### Supplied records:

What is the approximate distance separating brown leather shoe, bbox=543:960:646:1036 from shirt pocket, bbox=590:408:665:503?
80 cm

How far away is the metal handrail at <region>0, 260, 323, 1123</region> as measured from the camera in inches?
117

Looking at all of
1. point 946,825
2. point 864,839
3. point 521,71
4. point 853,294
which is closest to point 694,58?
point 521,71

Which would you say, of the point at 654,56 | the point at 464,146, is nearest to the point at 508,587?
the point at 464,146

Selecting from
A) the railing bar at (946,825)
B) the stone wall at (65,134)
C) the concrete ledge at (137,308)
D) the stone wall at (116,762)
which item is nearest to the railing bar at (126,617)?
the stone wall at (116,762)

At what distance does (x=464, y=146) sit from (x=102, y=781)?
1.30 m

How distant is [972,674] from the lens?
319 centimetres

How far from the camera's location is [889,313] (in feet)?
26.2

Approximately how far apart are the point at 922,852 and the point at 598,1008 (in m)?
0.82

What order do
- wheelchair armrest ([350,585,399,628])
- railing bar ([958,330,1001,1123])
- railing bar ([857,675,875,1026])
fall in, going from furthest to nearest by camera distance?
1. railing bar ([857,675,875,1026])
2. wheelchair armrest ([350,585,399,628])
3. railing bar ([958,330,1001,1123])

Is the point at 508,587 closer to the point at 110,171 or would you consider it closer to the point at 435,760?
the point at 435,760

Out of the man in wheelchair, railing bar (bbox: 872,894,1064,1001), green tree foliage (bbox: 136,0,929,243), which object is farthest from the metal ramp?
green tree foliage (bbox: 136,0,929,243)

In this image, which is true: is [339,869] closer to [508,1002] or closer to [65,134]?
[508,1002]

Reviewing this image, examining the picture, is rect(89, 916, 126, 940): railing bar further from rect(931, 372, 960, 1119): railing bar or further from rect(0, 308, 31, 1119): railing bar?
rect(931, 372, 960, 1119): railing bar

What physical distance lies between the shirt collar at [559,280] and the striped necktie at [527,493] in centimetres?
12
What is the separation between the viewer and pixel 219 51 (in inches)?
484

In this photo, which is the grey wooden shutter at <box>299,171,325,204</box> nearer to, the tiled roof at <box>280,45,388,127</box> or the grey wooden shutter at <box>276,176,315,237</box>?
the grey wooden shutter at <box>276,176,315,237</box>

### Task description:
Repeat exactly the lines starting at the line with "In this image, which" and ending with the final line of the entries. Include nothing else.

### Task solution:
In this image, which is true: is [339,869] closer to [508,1002] or closer to [65,134]?
[508,1002]

Reviewing this image, examining the picture, is rect(89, 916, 126, 940): railing bar further from rect(931, 372, 960, 1119): railing bar or further from rect(0, 308, 31, 1119): railing bar?
rect(931, 372, 960, 1119): railing bar

What physical distance lies between the shirt collar at [559,280] and the striped necktie at [527,493] in centimetres?
12
What is the separation between the viewer and pixel 219 51 (in inches)?
484

In this photo, which is the grey wooden shutter at <box>299,171,325,204</box> nearer to, the tiled roof at <box>280,45,388,127</box> or the grey wooden shutter at <box>276,176,315,237</box>?
the grey wooden shutter at <box>276,176,315,237</box>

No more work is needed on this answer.